*** ENTRIES SHOWN

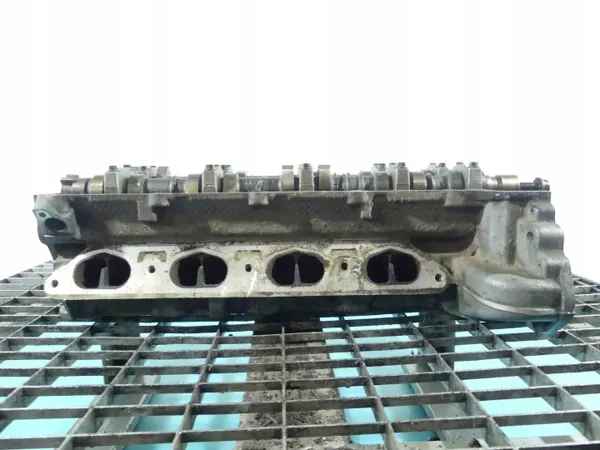 OEM IMPRK1256706 Árvore de Cames Esquerda Jaguar XJ X350 image 8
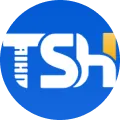 Tax Software Hosting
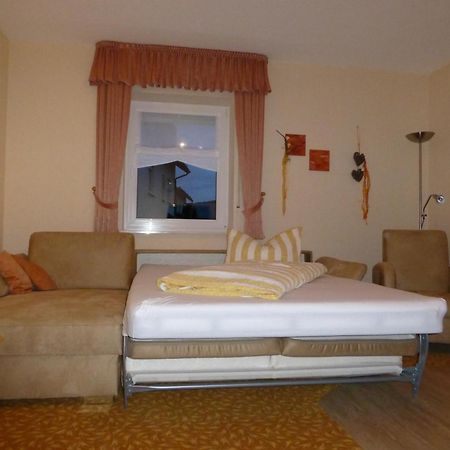 Haus Talblick Villa Willingen  Ruang foto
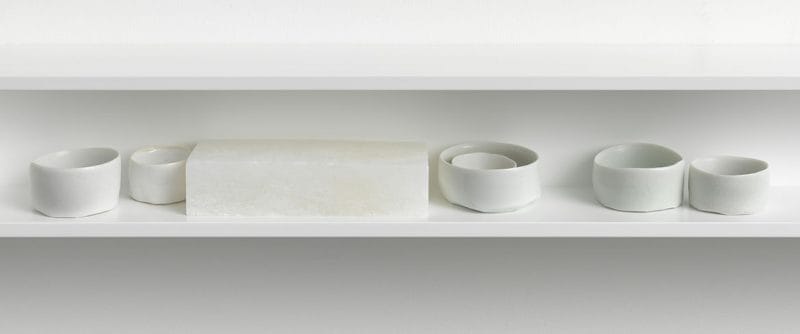 Morandi/Edmund de Waal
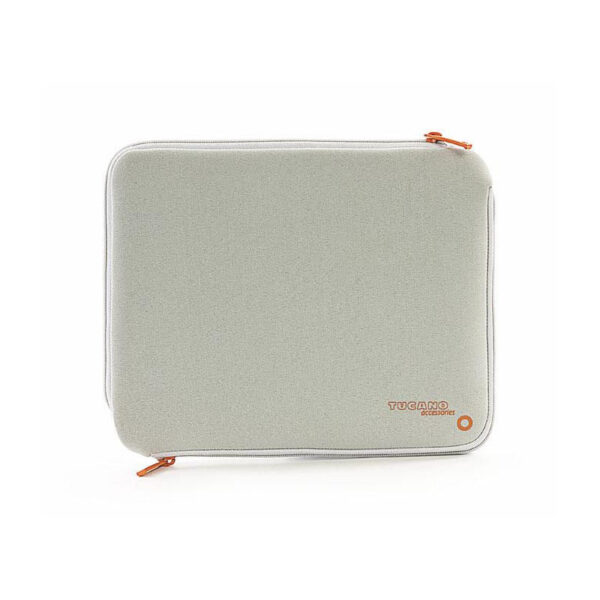 TUCANO product, tucano_bfdp i_4__comelsoft.com_, Comel Soft Multimedia, Ltd.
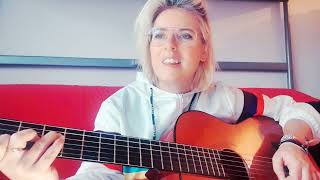 598 - Deus - Sister Dew - Pop 1999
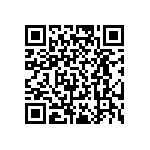 RT0805BRD0797R6L QRCode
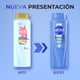 thumbnail image 5 of Shampoo Sedal Care+ Shampoo 620 ml, 5 of 5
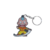 chaveiro Avatar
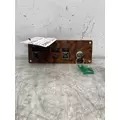 KENWORTH W900L Dash  Console Switch thumbnail 2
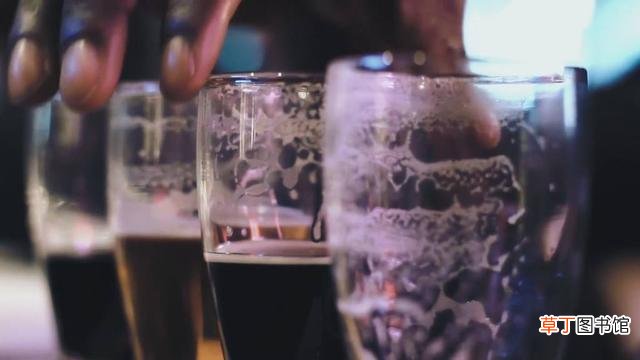 喝醉了怎么解酒最快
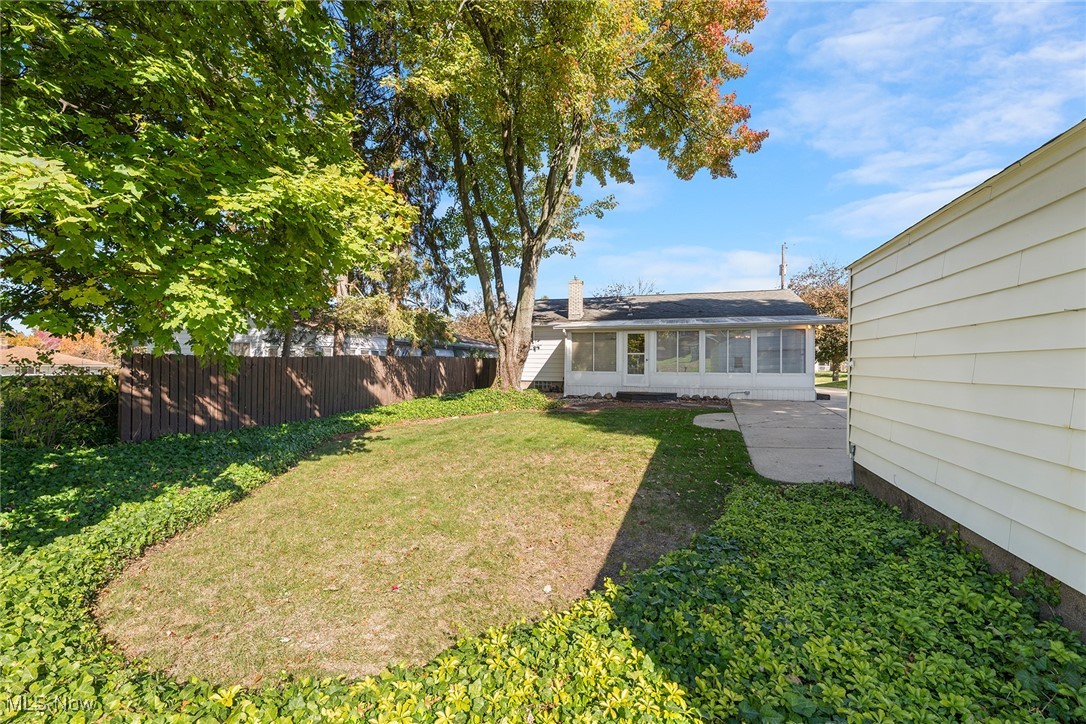 2220 Wedgewood Drive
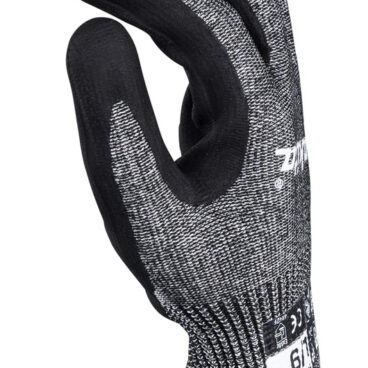 Lõikekindlad töökindad, suurus M Lõikekindlad töökindad, suurus M – P-84713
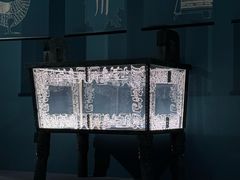 -广西壮族自治区博物馆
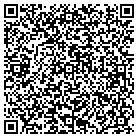 QR code with Mesa State College Library contacts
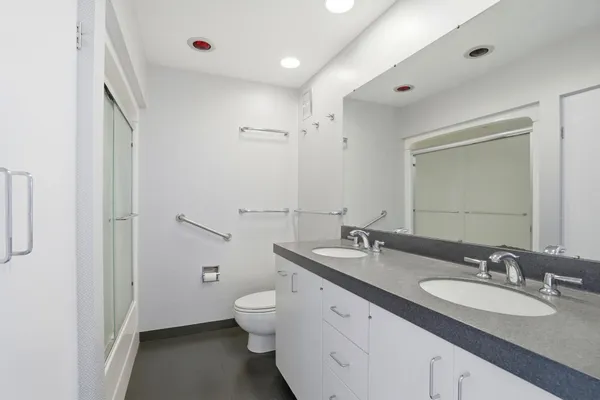 $7,500 | 150 West Concord Street, Unit 2, Boston, MA 02118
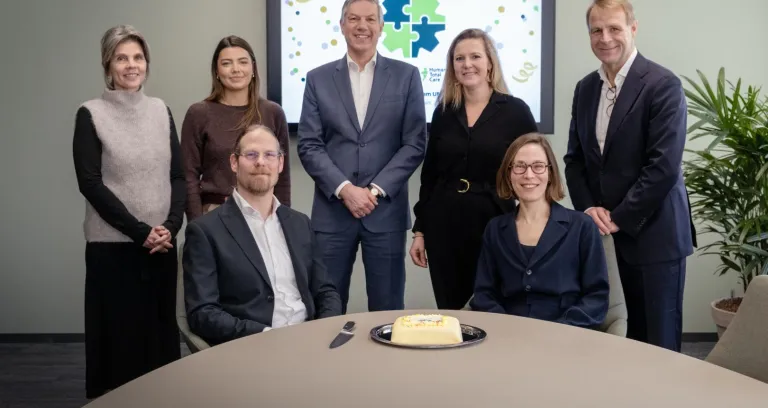 Academische werkplaats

******

Put the text of every record above into a numbered list, skipping any blank lines. Leave the pictures out of your answer.

1.  OEM IMPRK1256706 Árvore de Cames Esquerda Jaguar XJ X350 image 8
2.  Tax Software Hosting
3.  Haus Talblick Villa Willingen  Ruang foto
4.  Morandi/Edmund de Waal
5.  TUCANO product, tucano_bfdp i_4__comelsoft.com_, Comel Soft Multimedia, Ltd.
6.  598 - Deus - Sister Dew - Pop 1999
7.  RT0805BRD0797R6L QRCode
8.  thumbnail image 5 of Shampoo Sedal Care+ Shampoo 620 ml, 5 of 5
9.  chaveiro Avatar
10.  KENWORTH W900L Dash  Console Switch thumbnail 2
11.  喝醉了怎么解酒最快
12.  2220 Wedgewood Drive
13.  Lõikekindlad töökindad, suurus M Lõikekindlad töökindad, suurus M – P-84713
14.  -广西壮族自治区博物馆
15.  QR code with Mesa State College Library contacts
16.  $7,500 | 150 West Concord Street, Unit 2, Boston, MA 02118
17.  Academische werkplaats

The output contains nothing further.